We read the BHSA feature g_word_utf8
, which maps nearly half a million integers to Hebrew word occurrences
in the Hebrew Bible.
We measure the execution time of a second run of the last cell, so that we do not count warming up effects.
base = "$(homedir())/text-fabric-data/etcbc/bhsa/tf/c"
feature = "g_word_utf8"
featurePath = "$base/$feature.tf"
"/Users/dirk/text-fabric-data/etcbc/bhsa/tf/c/g_word_utf8.tf"
function error(msg)
write(STDERR, "$msg\n")
end
error (generic function with 1 method)
function showResults(errors, data)
if errors == 0
maxNode = maximum(keys(data))
print("$(length(data)) results, last node $maxNode\n")
print("$(data[1])\n")
print("$(data[2])\n")
print("$(data[maxNode])\n")
else
print("$errors errors")
end
end
showResults (generic function with 1 method)
function valueFromTf(tf)
join([replace(replace(x, "\\t", "\t"), "\\n", "\n") for x in split(tf, "\\\\")], "\\")
end
valueFromTf (generic function with 1 method)
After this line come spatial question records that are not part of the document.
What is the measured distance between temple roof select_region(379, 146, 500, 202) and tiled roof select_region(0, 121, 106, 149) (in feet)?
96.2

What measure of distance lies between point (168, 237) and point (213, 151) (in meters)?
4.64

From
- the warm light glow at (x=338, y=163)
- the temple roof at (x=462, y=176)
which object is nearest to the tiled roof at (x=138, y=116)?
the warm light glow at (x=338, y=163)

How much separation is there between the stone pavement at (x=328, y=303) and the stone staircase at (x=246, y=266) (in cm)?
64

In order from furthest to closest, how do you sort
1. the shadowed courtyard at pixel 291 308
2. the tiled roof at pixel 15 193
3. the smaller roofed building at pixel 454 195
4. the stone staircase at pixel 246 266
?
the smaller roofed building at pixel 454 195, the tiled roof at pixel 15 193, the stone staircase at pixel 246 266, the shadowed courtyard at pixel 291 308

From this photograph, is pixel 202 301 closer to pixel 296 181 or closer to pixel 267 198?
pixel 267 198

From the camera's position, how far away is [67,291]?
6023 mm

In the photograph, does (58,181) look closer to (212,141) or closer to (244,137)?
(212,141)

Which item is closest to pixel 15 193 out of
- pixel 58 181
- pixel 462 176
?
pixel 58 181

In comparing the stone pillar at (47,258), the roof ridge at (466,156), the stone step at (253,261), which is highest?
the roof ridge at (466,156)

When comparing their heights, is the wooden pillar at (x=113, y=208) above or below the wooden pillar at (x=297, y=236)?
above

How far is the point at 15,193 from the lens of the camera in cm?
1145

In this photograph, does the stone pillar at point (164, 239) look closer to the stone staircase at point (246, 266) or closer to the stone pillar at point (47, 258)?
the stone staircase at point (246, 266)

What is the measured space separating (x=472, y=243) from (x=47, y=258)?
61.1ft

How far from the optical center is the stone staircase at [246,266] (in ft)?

function setFromSpec(spec)::Set{UInt32}
covered = Set{UInt32}()
for r_str in split(spec, ",")
bounds = split(r_str, "-")
if length(bounds) == 1
push!(covered, parse(UInt32, r_str))
else
b = parse(UInt32, bounds[1])
e = parse(UInt32, bounds[2])
if e < b
(b, e) = (e, b)
end
for n in b:e
push!(covered, n)
end
end
end
covered
end
setFromSpec (generic function with 1 method)
Just reading a TF feature from disk, get through the metadata, and deliver all lines in memory, plus the starting line for the data.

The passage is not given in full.